How to Use Visuals on Your Grant Application - dummies

How to Use Visuals on Your Grant Application

By Beverly A. Browning

Consider adding visuals to your grant application the problems in a way that doesn’t bore the grant reader is important; reading nothing but sentences filled with demographics can get dull and confusing, and grant readers have a hard time awarding money when they’re asleep. Luckily, graphics offer visual relief from chunks of text.

Charts, tables, and maps break up text and make the grant reader linger longer on a page. Why is that good news for you? Because the longer someone reflects on your particular problem, the better your chances for receiving funding.

Edge out the competition by adding informative graphics

Tables and other informative graphics are a great way to drive home a point about the target population and keep the reader interested.

A comparison table shows how your target population area compares to a similar area in the same targeted region. This table shows that there is a clear need for intervention in Nassau County.

[Credit: Illustration by Ryan Sneed]
Credit: Illustration by Ryan Sneed

Use more than one type of visual element if you have a lot of demographics on your target population. Mixing up your graphics is a great way to make your statement of need emit fireworks for the reader. You can always search the Internet for chart types and how to create them, and don’t forget that a lot of spreadsheet programs also create graphs and tables of data.

Maps of the proposed service area are also great graphics tools to use in your statement of need. Maps tell the reader where your services will be targeted or how far the problem area spans. Maps are easy to find on the Internet. You can use a map as a graphic insert or as a watermark that appears in the background of your text.

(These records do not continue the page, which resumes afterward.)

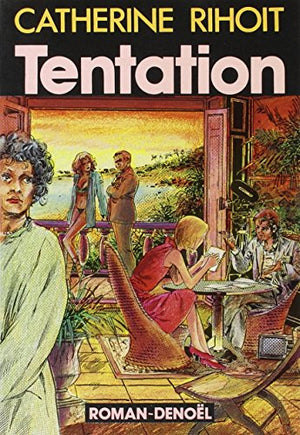 Tentation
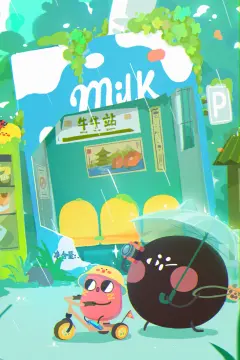 预览
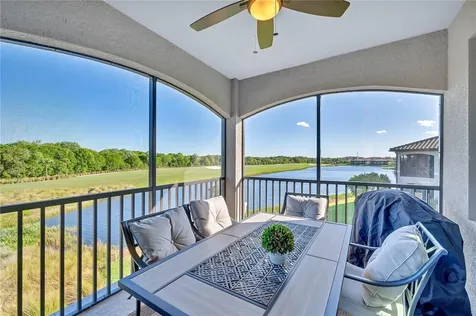 5815 Wake Forest Run Lakewood Ranch FL 34211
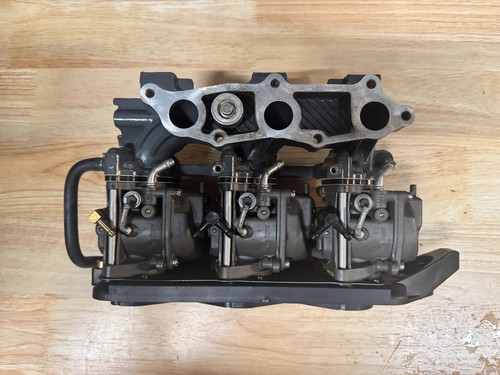 Honda oem bf25a 25hp - oem,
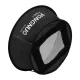 Yongnuo YN45-1 softboksas YN300 serijos LED šviesoms (45 cm)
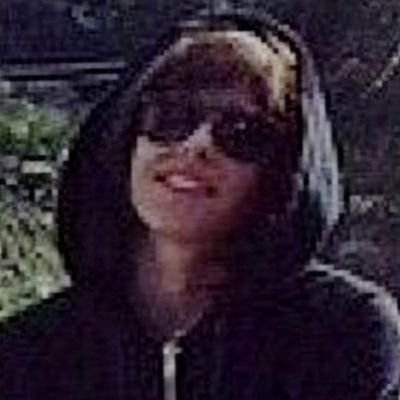 AnnHugh52577250's profile picture. 🇺🇲 🇨🇮
Proud Irish American. Conservative, Love Animals, Music and Tennis ...🎾..🎻🪕🥁..🐕‍🦺🐈.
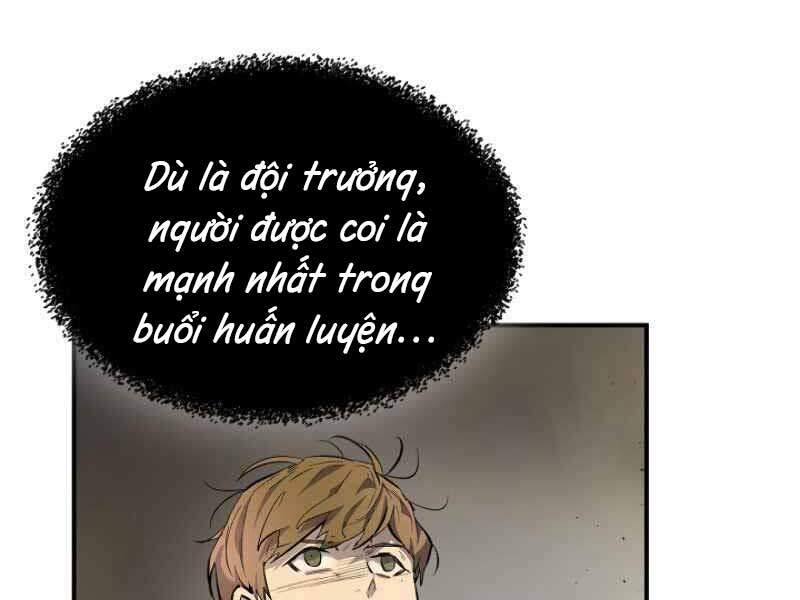 Thăng Cấp Cùng Thần chapter 18 - Upload bởi truyensieuhay.com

[Credit: Illustration by Ryan Sneed]
Credit: Illustration by Ryan Sneed

If you use a map as a graphic insert, keep it contained to half a page or less. You can also add an arrow to point to the exact location of a county or town/city within a specific state.

Look for maps that show the service area related to your problem or need. For instance, if the service area is statewide, use a state map; if the service area is regional, use a regional map. Also, remember that often federal grant-making agencies have online links to maps related to housing, crime, gang activity, and more.

Make the most of visual elements

How can you make the most of your visual elements? Consider the following:

  • Limit your graphics to one per page.

  • Reserve tables for large amounts of information.

  • Use bar graphs and pie charts when you want to communicate age ranges by groups, income by groups, and numerical breakdowns of target population indicators.

  • When you use statistics or a figure created by someone else, always cite the source. You can insert a credit line directly below each graphic, or you can insert footnotes. In some funding documents in which the formatting guidelines bar the use of footnotes, you can create endnotes or a reference page.

    Failing to cite the sources of statistics can cause your request to lose peer review points or to be denied funding support. If the funding agency doesn’t have specific instructions on reference citations, you can find all sorts of examples of various citation styles in writing stylebooks, online, or at the library.

  • When the funder limits the number of pages you have to develop your narrative, you must improvise when it comes to sneaking in much-needed graphics. Try wrapping text around a graphic or typing text over a watermark graphic.

  • Stay away from using photographs (including photo collages) of your actual clients. Without a permission to publish or a use-publically sign-off statement from each person in the picture, you’re liable to violate or breach a client’s confidentiality.

  • Don’t overdo it with colors in your graphics. If you opt for a shaded header row in a table, don’t shade every row or column.